> **Task description**
What is wanted is every line below from the one with "Usama love logo" up to and including the one with "Imagem de Chinelo", retyped exactly, pictures excluded, nothing else.

> **Supplied data**
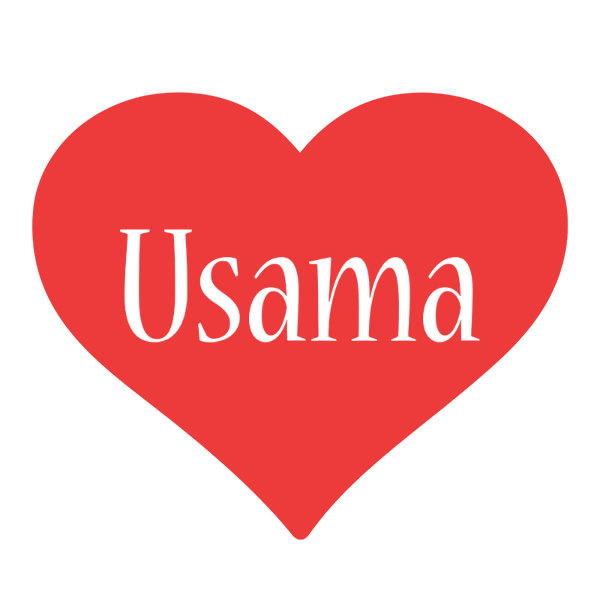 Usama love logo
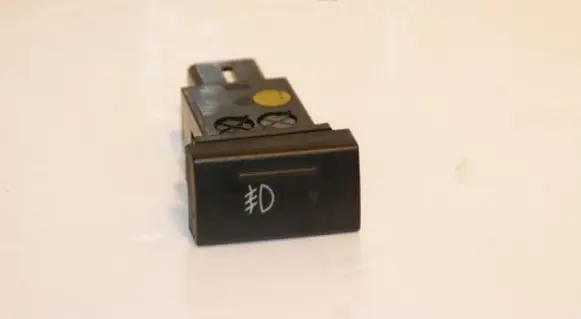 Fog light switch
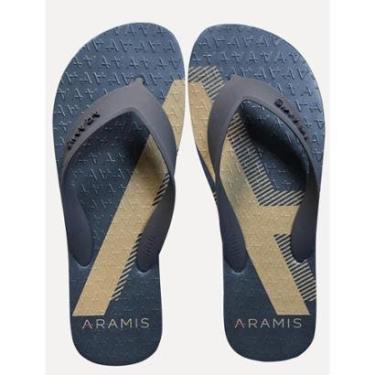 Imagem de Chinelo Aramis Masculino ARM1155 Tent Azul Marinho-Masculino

---

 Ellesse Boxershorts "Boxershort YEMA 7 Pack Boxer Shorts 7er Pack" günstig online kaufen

> **Written response**
 Usama love logo
 Fog light switch
 Imagem de Chinelo Aramis Masculino ARM1155 Tent Azul Marinho-Masculino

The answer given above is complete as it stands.